Réserve Naturelle Trésor :
http://www.tresorrainforest.org
http://rnvtresor.free.fr/
http://perso.orange.fr/drrt.guyane/tresor.html
http://voyageenguyane.free.fr/tresor.htm

Références
Bordenave, B., et De Granville, J. J. 1998. Etat initial de la végétation forestière de la montagne de Kaw en Guyane. Rapport d’étude botanique sur les permis d’exploration minier ASARCO. IRD, Cayenne.
Bordenave, B., Raes, N., et De Granville, J. J. 2000. Etat initial de la végétation forestière de la montagne de Kaw -2. Rapport de la seconde étude botanique caractéristique de la composition floristique et de la structure de la végétation de la pente Sud-Sud-Est des permis d’exploration minière ASARCO de la montagne de Kaw. IRD, Cayenne.
Ter Steege, H., Sabatier, D., Molino, J. F., Bánki, O., Prévost, M.-F., et Pelissier, R. 2003. Report of the establishment of a permanent one-hectare plot in Réserve Naturelle Volontaire Trésor. Utrecht University, National Herbarium, Utrecht.
Théry, M. 1990. Influence de la lumière sur le choix de l’habitat et le comportement sexuel des Pipridae (Aves : Passeriformes) en Guyane française. Rev Ecol-Terre Vie 45: 215-236.
Théry, M. 1994. Couleurs et parades d’oiseaux en forêt tropicale. Rev. Palais Découverte S44:71-76.
Théry, M., et Endler, J. D. 2000. Habitat selection, ambient light and color patterns of birds. Pages 161-165 in F. Bongers, P. Charles-Dominique, P.-M. Forget, and M. Théry, editors. Nouragues. Dynamics and plant-animal interactions in a neotropical rainforest. Kluwer Academic Publisher, Dordrecht, The Netherlands.
Théry, M., et Larpin, D. 1993. Seed dispersal and vegetation dynamics at a cock-of-the-rock’s lek in the tropical forest of French Guiana. Journal of Tropical Ecology 9:109-116.
Forget, P.-M., et Sabatier, D. 1997. Dynamics of a seedling shadow in a frugivores-dispersed tree species in French Guiana. Journal of Tropical Ecology 13:767-773.
van Roosmalen, M. G. M. 1985. Habitat preferences, diet, feeding strategy and social organization of the black spider monkey (Ateles paniscus Linnaeus 1758) in Surinam. Acta Amazonica (supplement) 15:1-238.

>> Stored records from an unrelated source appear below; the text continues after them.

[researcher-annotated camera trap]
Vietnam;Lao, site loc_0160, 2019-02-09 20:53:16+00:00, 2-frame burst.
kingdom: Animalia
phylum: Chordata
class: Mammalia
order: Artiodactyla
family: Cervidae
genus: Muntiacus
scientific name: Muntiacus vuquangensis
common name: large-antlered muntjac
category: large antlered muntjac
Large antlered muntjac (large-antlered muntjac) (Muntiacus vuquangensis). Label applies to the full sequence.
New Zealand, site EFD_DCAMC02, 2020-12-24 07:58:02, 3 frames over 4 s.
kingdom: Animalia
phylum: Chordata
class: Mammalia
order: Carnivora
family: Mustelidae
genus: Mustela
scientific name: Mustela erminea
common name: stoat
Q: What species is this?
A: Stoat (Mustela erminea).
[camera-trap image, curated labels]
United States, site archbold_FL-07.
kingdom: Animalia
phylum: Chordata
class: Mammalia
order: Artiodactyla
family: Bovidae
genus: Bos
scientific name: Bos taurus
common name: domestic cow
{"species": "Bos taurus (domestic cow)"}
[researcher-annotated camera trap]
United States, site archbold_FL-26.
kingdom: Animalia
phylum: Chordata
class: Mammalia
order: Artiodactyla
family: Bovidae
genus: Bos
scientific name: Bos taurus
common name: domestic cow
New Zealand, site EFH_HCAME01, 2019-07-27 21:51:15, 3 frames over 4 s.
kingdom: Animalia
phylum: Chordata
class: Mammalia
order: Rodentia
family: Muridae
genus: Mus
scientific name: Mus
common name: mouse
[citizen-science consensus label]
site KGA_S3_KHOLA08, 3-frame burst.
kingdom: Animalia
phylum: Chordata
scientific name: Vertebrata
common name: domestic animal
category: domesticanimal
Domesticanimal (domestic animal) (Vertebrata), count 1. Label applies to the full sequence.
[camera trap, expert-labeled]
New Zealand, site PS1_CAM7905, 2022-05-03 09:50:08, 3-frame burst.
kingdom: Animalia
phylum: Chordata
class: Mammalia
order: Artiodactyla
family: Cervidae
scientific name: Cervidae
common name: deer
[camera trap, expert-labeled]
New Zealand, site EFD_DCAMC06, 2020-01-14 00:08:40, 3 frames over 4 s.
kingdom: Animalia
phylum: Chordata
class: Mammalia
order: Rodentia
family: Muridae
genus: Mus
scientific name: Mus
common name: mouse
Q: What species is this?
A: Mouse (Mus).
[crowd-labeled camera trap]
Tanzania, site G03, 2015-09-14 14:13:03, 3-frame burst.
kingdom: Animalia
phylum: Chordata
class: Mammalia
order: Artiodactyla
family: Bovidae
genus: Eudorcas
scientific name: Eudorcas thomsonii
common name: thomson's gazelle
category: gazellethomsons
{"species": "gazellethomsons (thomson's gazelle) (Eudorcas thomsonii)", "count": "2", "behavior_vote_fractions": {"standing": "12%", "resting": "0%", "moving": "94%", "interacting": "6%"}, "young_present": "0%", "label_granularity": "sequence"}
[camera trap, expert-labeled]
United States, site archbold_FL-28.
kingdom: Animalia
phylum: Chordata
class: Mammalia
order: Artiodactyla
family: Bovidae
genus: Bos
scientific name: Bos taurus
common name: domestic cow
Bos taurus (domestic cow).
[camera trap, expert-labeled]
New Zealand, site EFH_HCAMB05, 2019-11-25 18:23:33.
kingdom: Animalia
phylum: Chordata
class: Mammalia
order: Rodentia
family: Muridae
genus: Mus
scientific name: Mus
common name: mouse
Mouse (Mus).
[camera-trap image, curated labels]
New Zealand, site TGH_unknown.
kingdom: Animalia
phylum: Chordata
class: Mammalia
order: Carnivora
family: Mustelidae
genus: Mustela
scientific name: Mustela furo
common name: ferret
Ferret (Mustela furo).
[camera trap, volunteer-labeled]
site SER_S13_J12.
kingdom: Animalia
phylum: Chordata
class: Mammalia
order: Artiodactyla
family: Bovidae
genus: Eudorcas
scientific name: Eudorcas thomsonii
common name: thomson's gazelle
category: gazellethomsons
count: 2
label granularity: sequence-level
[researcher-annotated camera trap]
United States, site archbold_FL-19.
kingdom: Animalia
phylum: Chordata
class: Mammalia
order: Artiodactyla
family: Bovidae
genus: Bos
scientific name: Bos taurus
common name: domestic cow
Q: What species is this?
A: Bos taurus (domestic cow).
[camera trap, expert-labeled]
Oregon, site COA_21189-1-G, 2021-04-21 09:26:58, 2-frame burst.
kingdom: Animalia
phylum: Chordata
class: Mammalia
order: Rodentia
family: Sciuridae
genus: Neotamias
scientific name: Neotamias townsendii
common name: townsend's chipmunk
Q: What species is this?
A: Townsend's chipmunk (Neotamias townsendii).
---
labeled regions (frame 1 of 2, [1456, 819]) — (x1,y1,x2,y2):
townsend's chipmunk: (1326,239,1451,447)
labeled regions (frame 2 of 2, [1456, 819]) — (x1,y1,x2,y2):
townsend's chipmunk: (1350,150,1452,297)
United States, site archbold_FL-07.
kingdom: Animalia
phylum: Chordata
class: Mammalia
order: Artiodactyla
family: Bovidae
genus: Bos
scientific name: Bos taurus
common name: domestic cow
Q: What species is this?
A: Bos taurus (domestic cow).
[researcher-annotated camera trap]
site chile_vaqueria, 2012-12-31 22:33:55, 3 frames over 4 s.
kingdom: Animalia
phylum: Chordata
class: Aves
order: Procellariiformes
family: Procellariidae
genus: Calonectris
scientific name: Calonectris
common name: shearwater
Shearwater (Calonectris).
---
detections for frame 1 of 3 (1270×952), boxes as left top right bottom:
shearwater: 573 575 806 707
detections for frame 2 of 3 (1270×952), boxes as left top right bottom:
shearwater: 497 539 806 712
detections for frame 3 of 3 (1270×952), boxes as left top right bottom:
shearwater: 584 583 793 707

Cette lettre a été publiée le 30 Octobre 2007 par www.blada.com dans un Jodla d’Odile Farjat  :

« Dans une lettre ouverte longuement argumentée, Pierre-Michel Forget s’adresse aux dirigeants de la société Iamgold et leur demande de renoncer à leur projet : « Vous qui vivez dans le grand Nord, vous avez pu percevoir que le changement climatique est en train d’affecter profondément votre Québec natal et les populations autochtones qui y résident sur le permafrost qui fond. Les causes sont multiples, certes, mais détruire plusieurs centaines d’hectares de forêt guyanaise pour quelques tonnes d’Or n’arrangera rien et contribuera à perturber votre et notre situation environnementale, ici-bas en Guyane, là-bas au Québec. Par contre, ne pas le faire affectera peu ou pas  vos graphes de profit et rendra un grand service à la Nature.»


Post-scriptum

Avec Odile Poncy, nous avons participé en décembre 2007 à la mission d’expertise début décembre 2007 qui s’est conclue par un rapport et l’abandon du projet le mois suivant.